Still Hip
On their fifth studio album Raven in the Grave, The Raveonettes duo provides just over a half hour of their distorted instrumentals and easy melodies that all Raveonettes listeners have come to expect and know.
The first track, “Recharge and Revolt,” might remind you of something from their 2009 In and Out of Control album with their upbeat, simple-melodic sound.

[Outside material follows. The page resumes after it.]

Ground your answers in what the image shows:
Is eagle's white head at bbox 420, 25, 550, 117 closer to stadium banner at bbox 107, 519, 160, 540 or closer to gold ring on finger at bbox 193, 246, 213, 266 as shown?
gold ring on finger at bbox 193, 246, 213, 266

The first minute-and-a-half of the song is vocal-less, leaving you stuck with unimpressive distorted melodies for too long, but the chorus-less song kicks in later with the flat vocals Raveonettes fans are used to: “With a hole in my head I looked for you/Through the trenches of war the whole world through/My desire to leave with you I just can’t constrain.”
The new album strays away from their usual liveliness heard in singles like “Last Dance” and their other albums entirely with songs such as “Evil Seeds” and “Apparitions.” The songs, in all of their indie glory, sound gothic, shallow and sad, with the lyrics to back that up: “When it rains/On this town and in this heart/I betray the ones I’ve come to love the most,” “Evil Seeds” tells us.
While Raven in the Grave may not strike one as being a sincere or riveting album, fans shall not fear that they’ve changed their musical template or their topics of love and relationships. Don’t worry, they’re still hip.